When setting up your full body routine, there are some things that you have to consider and your training recovery abilities are perhaps the most important. If you are a fairly new trainer, with less than a year or so under your belt, or are a young trainer – say under 25 years old, then your recovery ability and consequently the volume and frequency of your workouts can be higher than an older trainer (like me at 46) who has trained for 20 years. An older trainer say, over 40 might be able to use more resistance in their exercises, but this will necessitate larger amounts of time in between training sessions as greater resistance creates a greater aggregate stress on the body’s recovery ability. Think of your body is a well of energy, the same amount of energy used to power you through a workout is the same source of energy used to recover from the workout. If you run the well dry with too many training sessions with not enough rest in between them, then its a reasonable assertion that you are short changing yourself in terms of muscle gains. The key variables to consider in any training routine (split of full body) are 1) volume, 2) frequency and 3) intensity. The key variables in the supercompensation phase of muscle growth are 1) diet and 2) rest. Take stock of your age, the experience you have in training and the amount of stress in your life at any given time as well and adjust your training accordingly.

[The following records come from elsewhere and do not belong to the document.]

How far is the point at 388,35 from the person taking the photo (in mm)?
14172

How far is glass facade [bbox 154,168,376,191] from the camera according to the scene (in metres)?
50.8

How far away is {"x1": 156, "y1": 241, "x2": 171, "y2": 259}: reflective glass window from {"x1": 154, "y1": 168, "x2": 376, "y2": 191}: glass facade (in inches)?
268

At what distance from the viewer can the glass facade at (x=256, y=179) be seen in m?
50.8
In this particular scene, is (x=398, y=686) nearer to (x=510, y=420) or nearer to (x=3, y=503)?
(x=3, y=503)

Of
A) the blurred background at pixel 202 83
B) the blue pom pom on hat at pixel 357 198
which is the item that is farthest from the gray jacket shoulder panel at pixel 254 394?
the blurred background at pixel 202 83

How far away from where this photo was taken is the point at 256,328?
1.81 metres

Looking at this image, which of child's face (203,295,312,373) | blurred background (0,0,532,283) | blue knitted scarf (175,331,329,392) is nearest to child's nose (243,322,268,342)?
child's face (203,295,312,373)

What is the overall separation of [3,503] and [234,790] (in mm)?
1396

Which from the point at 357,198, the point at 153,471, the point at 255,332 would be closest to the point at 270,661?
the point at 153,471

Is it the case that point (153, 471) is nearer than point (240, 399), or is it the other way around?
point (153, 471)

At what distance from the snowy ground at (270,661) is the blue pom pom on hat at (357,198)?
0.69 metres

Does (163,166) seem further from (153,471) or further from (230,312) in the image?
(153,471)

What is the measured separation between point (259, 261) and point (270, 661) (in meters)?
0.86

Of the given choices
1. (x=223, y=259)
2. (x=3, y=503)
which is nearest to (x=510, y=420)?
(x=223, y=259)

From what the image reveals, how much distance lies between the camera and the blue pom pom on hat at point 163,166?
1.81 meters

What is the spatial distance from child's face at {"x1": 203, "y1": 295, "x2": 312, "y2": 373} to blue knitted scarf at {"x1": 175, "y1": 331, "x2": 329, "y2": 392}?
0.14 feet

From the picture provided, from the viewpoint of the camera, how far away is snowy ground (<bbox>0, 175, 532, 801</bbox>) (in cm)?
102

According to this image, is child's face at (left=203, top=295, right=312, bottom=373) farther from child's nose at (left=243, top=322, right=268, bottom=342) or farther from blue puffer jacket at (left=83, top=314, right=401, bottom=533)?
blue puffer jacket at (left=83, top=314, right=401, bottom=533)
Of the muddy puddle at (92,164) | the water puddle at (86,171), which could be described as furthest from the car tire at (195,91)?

For younger trainers and beginners:

the following routine is to be done 3 days a week, one on, one off, weekends off: Monday/Wednesday/Friday:

1) Squats – 2×10-12
2) Pullovers – 2×10-12
3) Overhead Barbell Presses – 2×8
4) Chinups or Pullups – 2×8
5) Dips – 2×8
6) Barbell Curls – 2×8
7) Barbell or Dumbbell Shrugs – 2×8
8) Stiff-Legged Deadlifts – 2×12

 

For older trainers:
Since older trainers and more experienced trainers need more rest, the following full body routine is an “A/B split” comprised of 2 full body workouts to be done one on, two off: mon-thurs-sun-wed-sat-tues-fri, etc etc..There is also some overlap in the routine so some of the muscle groups still get hit twice a week too from different angles:

Day One
1.Deadlift (or variation) 3×5
2.Leg Press 3×8
3.Chin 3x fail
4.BB Overhead Press 3×5
5.Dips (weighted if possible) 3×5

 

Day Two
1.Squat 3×5
2.Bench Press 3×5
3.Rowing movement 3×5
4.Dumbbell Overhead Press 3×5
5.Curls 3×8

Both of these programs are as efficient as you can get to balanced, practical full body training.